We were traveling through the blasted wasteland surrounding Hopkins, with its boarded-up row houses and trash-littered sidewalks, but what struck me was how healthy everyone was. That woman yanking her toddler by the wrist, those teenagers shoving each other off the curb, that man peering stealthily into a parked car: there was nothing physically wrong with them. A boy standing at an intersection had so much excess energy that he bounced from foot to foot as he waited for us to pass. People looked so robust, so indestructible.
I pivoted to peer out the rear window
at Hopkins, its antique dome and lofty pedestrian bridges and flanks of tall buildings—an entire complex city rising in the distance like some kind of Camelot. Then I faced forward again.
Nandina wanted to take me to her house. She thought mine wasn’t fit to live in. But I was clinging to the notion of being on my own, finally, free from all those pitying looks and sympathetic murmurs, and I insisted on her driving me home. It should have tipped me off that she gave in so readily. Turns out she was figuring I would change my mind once I got there. As soon as we reached my block she slowed down, the better to let me absorb the effect of the twigs and small branches carpeting the whole street—my twigs and small branches. She drew to a stop in front of my house and switched off the ignition. “Why don’t I just wait,” she said, “till you make sure you’re going to feel comfortable here.”

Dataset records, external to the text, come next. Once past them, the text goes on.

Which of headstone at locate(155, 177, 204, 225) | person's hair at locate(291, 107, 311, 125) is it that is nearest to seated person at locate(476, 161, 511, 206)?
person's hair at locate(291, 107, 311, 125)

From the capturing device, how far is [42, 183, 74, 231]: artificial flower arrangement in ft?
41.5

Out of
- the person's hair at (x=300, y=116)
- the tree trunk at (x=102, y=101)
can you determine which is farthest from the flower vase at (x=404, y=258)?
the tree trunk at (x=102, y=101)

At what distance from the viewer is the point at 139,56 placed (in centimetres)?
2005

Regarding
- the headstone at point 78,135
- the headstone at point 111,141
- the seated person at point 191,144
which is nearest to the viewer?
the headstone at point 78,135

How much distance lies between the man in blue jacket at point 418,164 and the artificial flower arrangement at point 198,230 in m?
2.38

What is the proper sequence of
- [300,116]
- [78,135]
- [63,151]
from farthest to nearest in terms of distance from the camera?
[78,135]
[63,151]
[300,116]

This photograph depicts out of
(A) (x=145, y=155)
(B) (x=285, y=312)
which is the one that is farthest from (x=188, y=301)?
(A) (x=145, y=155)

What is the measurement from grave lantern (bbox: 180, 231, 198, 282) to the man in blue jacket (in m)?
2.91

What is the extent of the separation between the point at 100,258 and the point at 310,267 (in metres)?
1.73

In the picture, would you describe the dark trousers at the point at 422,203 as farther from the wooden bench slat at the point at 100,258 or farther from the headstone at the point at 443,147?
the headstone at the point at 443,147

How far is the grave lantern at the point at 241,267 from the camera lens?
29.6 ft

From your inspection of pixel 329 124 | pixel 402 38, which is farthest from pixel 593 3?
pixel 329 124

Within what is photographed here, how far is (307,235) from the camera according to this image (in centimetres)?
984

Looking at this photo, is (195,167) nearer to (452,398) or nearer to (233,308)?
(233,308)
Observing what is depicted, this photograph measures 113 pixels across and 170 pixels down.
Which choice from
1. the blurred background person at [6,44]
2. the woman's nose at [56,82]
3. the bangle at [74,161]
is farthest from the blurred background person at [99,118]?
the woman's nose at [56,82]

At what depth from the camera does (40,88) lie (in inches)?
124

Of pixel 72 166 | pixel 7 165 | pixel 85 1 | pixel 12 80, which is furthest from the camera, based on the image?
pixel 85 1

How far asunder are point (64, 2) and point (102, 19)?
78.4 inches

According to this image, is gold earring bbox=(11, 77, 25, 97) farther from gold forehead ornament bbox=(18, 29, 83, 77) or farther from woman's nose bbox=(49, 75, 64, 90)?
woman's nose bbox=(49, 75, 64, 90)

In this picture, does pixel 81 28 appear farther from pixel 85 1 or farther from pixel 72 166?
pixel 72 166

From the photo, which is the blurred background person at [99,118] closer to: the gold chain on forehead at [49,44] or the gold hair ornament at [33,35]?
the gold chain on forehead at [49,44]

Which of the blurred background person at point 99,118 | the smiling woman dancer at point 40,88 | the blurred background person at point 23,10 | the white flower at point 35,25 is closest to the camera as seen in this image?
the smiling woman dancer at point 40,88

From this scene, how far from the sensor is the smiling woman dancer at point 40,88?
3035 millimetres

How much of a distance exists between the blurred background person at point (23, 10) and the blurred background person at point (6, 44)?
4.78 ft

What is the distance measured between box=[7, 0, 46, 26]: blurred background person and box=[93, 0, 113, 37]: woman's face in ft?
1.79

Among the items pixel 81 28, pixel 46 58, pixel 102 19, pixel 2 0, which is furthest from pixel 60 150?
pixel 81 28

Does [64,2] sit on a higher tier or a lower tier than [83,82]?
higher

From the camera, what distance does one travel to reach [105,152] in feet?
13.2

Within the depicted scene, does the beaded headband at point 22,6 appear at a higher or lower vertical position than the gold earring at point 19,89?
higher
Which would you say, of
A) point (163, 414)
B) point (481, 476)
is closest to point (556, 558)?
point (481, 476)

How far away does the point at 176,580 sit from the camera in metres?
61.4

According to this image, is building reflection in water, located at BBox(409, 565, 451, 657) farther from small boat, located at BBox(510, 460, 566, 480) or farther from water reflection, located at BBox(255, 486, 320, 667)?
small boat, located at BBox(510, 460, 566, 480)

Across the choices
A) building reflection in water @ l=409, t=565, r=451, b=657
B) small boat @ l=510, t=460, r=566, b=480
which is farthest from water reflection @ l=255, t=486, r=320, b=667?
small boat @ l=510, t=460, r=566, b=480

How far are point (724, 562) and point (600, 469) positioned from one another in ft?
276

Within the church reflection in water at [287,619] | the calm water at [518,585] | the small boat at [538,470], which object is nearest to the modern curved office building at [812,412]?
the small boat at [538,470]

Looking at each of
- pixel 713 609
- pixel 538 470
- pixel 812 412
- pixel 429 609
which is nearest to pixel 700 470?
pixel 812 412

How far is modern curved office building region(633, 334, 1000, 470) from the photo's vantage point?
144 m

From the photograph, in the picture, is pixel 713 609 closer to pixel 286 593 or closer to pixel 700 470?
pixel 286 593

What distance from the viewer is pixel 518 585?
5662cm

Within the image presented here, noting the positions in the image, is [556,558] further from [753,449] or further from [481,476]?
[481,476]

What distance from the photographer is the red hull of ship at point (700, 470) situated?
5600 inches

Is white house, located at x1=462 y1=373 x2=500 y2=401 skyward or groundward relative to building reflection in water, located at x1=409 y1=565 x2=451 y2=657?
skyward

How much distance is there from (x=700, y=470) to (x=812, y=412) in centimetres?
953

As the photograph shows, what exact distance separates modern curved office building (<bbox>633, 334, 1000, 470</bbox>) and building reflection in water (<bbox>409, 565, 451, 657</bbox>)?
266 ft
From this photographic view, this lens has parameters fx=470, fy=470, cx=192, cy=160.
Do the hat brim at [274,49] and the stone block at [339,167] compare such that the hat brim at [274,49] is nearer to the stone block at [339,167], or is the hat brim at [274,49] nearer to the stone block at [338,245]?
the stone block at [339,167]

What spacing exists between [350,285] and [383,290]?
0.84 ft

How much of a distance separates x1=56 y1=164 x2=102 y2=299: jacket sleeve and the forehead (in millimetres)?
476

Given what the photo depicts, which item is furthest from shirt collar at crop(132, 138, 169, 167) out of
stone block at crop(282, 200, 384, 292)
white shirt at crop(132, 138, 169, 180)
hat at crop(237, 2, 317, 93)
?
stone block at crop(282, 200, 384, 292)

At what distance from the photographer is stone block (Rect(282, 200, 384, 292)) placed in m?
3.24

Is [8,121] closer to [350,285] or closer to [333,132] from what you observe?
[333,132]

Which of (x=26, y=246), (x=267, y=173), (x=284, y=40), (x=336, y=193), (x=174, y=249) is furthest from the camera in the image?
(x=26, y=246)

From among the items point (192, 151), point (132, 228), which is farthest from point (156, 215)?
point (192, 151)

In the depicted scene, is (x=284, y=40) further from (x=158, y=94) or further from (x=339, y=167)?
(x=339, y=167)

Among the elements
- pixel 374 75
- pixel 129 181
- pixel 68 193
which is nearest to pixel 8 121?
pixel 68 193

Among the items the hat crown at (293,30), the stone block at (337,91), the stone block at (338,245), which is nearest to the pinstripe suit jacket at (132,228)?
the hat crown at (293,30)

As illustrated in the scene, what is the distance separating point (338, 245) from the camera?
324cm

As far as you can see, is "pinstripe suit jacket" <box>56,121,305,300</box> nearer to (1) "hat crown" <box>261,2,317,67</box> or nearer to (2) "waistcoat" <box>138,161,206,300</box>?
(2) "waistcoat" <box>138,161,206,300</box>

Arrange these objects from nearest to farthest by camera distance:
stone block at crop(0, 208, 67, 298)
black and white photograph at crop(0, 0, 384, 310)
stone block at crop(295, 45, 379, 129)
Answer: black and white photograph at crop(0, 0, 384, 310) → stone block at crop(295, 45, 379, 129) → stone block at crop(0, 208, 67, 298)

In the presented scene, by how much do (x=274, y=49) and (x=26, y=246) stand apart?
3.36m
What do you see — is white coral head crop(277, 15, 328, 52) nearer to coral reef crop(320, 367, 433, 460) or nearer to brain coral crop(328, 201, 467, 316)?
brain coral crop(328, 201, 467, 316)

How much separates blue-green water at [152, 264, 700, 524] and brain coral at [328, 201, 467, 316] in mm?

For a minute I didn’t answer. I was staring at the house. It was true that it was in even worse shape than I had pictured. The fallen tree lay everywhere, not in a single straight line but flung all across the yard as if it had shattered on impact. The whole northern end of the house slumped toward the ground, nearly flattening as it reached the sunporch. Most of the roof was covered with a sheet of bright-blue plastic. Jim Rust had arranged for that. I vaguely remembered his telling me about it. The plastic dipped at the ridgepole in a way that reminded me of the dip in Dorothy’s chest when the rescuers carried her out, but never mind; don’t think about that; think about something else. I turned to Nandina and said, “I’ll be fine. Thanks for the lift.”